Daphne Koller just won a MacArthur “genius” grant. Daphne's research focuses on decision making in uncertain environments, combining techniques from game theory, probability theory, learning theory, classical artificial intelligence, and theoretical computer science. [Thanks, Lance!]
Now what was this again about women and theoretical machine learning?
I understand the argument you are trying to make but I don't think it can be proven simply by pointing out theoretical researchers who happen to be women.
The original articles contention was that women tend to shy away from theory towards applications for whatever reasons. So we would need to look at relative ratios of theory vs. applied and see if there is some pattern that needs to be explained.
In my (American top 10) CS department among the women faculty 2 of them have a mainly theoretical focus and 4 are mostly applied. Interestingly enough among the younger female graduate students here there seems to be a stronger interest in theory than applications.
But its really hard to draw any conclusions since the numbers are too small.
Actually now that I think about it, I am more convinced that this effect is probably small or non-existent. People seem to research stuff that interests them and I certainly have not heard anyone "hiding behind massive datasets." If anything they want to avoid tedious experiments so they can graduate faster!
Posted by: | September 28, 2004 at 04:25 PM
I agree—enumerating a dozen examples doesn't prove anything. As you say, given the small sample size, it's hard to draw any conclusions.
I see a horrible gender imbalance in my department among both students (roughly 5%, perhaps more among the grad students) and faculty (5/50 tenure track). I see a similar imbalance at conferences in my own research areas, algorithms and computational geometry. But I don't see a WORSE imbalance in my area than in computer science in general, nor a preference in the women in my field to lean toward applications. If anything, it's the opposite. Coming up with that list of female theoreticians was easy.

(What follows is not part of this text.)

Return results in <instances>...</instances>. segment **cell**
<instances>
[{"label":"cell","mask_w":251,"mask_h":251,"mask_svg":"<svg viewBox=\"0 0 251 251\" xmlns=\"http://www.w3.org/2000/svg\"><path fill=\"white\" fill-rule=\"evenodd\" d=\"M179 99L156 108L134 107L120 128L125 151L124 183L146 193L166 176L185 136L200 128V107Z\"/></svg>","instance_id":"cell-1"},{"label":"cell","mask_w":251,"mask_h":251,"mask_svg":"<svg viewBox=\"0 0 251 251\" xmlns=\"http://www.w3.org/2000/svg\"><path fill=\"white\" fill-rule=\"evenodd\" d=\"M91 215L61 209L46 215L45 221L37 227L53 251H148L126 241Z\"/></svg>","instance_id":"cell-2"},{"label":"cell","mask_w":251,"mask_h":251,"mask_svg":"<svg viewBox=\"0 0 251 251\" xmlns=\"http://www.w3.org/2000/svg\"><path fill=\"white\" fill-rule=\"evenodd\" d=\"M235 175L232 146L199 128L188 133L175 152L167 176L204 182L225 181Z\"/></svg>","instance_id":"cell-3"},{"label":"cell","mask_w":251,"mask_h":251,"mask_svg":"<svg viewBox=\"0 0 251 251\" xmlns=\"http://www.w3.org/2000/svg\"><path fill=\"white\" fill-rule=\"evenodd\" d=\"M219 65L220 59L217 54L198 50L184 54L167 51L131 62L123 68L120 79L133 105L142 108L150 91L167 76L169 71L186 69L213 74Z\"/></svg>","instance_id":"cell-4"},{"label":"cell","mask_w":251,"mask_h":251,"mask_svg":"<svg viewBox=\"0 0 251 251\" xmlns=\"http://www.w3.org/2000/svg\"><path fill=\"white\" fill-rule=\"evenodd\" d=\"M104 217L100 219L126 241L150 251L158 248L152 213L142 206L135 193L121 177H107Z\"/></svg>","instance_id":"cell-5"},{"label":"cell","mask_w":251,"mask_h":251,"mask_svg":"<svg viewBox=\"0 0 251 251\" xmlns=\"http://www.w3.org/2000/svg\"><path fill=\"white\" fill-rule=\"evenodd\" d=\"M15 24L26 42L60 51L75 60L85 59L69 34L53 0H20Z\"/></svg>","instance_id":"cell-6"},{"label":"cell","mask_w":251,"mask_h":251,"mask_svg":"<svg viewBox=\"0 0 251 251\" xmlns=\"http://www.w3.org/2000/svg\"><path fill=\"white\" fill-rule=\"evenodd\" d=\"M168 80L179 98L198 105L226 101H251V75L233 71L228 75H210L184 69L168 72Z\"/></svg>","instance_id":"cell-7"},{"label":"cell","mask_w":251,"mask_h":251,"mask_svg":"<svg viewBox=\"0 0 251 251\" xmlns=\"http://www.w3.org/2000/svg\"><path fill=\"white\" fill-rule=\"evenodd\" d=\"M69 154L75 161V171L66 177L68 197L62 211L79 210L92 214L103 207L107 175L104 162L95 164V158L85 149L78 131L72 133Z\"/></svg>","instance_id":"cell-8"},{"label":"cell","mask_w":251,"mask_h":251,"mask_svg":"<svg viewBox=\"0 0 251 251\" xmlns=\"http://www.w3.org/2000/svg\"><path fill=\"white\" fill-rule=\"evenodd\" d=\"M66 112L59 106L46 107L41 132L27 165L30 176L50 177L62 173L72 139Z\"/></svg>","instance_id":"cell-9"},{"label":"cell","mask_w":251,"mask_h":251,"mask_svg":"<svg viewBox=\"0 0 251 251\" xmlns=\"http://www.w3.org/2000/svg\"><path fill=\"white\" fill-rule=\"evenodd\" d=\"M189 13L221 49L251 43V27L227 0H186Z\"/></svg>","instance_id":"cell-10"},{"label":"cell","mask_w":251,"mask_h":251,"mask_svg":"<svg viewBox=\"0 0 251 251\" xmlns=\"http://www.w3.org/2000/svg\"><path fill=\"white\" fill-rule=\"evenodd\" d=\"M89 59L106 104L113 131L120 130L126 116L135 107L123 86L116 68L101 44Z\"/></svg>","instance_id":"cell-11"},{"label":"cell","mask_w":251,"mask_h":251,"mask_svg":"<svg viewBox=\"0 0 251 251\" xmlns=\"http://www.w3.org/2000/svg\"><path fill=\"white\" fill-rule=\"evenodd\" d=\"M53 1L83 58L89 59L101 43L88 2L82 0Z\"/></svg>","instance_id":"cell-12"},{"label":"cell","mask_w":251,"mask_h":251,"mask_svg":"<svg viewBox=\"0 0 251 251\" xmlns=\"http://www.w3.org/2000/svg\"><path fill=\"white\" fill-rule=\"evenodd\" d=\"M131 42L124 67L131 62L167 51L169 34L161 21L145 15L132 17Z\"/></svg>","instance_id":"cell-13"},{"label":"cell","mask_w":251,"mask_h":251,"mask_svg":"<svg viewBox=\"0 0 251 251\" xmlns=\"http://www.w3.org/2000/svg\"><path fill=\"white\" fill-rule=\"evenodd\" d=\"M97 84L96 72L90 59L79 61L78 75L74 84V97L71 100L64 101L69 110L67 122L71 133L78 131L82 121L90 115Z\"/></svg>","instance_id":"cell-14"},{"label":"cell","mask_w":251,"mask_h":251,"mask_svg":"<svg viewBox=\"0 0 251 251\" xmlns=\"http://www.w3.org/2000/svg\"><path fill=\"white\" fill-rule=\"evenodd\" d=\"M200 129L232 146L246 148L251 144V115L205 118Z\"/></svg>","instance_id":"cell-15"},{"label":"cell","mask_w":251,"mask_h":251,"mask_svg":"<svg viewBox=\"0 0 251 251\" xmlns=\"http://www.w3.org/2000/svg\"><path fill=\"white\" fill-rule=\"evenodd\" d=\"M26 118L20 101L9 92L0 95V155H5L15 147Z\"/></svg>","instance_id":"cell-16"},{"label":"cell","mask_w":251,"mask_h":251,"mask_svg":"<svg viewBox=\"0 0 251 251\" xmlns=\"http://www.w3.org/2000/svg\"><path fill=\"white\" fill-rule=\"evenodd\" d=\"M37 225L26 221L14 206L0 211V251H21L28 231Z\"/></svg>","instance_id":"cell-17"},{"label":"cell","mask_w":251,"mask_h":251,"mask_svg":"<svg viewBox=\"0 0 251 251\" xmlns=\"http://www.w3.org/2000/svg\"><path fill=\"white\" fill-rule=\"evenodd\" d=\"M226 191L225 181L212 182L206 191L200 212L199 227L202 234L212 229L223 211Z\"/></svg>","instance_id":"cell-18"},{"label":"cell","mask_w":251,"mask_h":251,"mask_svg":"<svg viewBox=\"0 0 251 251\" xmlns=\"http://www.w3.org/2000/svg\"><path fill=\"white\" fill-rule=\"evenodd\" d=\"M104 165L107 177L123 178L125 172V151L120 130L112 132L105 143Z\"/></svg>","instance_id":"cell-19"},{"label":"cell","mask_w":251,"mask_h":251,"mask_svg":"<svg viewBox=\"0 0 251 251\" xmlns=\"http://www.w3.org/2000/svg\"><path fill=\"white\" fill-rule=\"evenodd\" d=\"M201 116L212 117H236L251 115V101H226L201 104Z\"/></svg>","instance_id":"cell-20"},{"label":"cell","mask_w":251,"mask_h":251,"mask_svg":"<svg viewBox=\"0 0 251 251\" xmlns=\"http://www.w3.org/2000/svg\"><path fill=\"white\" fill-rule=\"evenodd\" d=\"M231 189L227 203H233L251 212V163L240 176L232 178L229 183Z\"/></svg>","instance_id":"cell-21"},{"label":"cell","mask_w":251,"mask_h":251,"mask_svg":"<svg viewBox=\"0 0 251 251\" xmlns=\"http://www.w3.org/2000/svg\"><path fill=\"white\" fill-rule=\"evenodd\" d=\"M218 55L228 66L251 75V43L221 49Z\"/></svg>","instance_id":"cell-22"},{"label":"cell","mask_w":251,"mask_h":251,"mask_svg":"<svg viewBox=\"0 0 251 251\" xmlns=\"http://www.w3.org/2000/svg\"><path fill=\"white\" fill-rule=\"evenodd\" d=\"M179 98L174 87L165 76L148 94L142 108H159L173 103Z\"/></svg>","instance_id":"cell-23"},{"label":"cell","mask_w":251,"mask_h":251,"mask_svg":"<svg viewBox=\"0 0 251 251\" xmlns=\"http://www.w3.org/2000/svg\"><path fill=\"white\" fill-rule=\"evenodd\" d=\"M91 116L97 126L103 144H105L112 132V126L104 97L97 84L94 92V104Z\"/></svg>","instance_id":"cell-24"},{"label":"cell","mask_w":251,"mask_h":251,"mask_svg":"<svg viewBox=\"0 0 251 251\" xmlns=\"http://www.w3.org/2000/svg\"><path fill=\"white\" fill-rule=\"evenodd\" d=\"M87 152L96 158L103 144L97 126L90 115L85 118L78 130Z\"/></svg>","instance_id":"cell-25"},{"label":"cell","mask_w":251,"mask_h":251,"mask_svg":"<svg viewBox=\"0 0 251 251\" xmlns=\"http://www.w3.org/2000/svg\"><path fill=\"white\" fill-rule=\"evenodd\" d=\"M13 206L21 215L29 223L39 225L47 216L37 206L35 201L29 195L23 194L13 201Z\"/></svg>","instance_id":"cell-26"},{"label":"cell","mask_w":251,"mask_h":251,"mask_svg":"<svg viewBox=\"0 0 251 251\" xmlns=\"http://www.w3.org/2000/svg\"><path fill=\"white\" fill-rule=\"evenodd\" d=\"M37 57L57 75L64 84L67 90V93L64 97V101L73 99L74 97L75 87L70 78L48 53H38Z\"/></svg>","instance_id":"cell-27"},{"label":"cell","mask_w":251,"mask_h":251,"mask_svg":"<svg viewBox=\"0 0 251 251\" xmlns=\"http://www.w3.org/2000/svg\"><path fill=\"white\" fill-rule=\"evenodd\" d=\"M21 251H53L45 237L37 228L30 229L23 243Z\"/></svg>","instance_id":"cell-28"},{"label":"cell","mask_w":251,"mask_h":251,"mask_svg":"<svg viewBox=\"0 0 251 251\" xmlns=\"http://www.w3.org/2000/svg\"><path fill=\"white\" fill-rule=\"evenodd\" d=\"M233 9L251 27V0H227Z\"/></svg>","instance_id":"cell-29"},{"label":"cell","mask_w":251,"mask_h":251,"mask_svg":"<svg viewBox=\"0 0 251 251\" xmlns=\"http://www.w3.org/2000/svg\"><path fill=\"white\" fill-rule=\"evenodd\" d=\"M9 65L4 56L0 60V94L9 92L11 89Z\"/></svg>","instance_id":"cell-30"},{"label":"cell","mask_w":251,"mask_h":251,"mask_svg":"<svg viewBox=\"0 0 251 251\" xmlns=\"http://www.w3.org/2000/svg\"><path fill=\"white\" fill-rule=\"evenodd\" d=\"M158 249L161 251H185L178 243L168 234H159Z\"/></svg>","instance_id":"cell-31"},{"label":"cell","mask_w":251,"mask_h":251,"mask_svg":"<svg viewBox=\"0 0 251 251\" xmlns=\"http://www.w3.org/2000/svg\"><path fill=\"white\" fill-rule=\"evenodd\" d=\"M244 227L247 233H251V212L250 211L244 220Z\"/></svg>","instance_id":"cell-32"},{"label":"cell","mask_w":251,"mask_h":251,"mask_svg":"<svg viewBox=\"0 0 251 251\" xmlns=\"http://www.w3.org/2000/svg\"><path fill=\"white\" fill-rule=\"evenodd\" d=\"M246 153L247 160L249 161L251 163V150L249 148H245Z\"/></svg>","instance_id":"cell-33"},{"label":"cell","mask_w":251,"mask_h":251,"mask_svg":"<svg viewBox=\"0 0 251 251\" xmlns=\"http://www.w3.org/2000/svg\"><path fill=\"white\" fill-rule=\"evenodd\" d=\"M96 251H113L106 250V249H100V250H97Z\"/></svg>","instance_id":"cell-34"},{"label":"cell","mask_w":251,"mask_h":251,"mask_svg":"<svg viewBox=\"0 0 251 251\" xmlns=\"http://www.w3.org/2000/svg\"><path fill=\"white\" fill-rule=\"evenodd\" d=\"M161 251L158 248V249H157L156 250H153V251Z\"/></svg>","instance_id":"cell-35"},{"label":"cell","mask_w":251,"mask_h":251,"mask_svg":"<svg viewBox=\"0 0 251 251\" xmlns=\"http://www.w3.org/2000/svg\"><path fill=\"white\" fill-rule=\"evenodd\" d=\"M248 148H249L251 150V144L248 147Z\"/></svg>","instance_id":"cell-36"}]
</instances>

Hence my shock at Ms. Wallach's suggestion.
I also don't see a significant difference in the fraction of women between computer science and electrical engineering (more applied) or mathematics (more theoretical). If anything, there seem to be slightly MORE female mathematicians than engineers. But I don't have any hard data, and being married to a mathematician may have inflated my exposure to math babes.
A third of the female faculty in your department prefer theory?! That's quite impressive, actually. What's the ratio among MALE faculty? (I'd say about 25% of the tenure-track faculty in my department are mainly theoretical, but none of the female faculty.)
"If anything they want to avoid tedious experiments so they can graduate faster!" Heh heh. Riiiight. If only it were that simple!
Posted by: Jeff Erickson | September 29, 2004 at 09:15 AM
I just looked at the webpages and a very rough and probably wrong count has about 17 theory faculty and 66 faculty overall. So it seems the size is roughly 25% as with your department.
As far as the experiments, this is just the conventional wisdom among the students here. They think that a theory PhD is faster because once you get some kind of preliminary results you are supposedly guaranteed to graduate soon afterwards. After all, they can't really say "No graduation for you unless you prove much stronger results!"
Whereas with building systems and doing experiments they can and do impose more inflexible criteria because they know you can meet them.
That said, I am not sure if this thinking is correct. The main factor seems to be how quickly the student finds a good topic and can make significant progress on it. Plenty of applied people seem to get out pretty fast and some theoretical people wander for years without focus.
I guess like the women thing, this one is also a bit hard to verify without more data.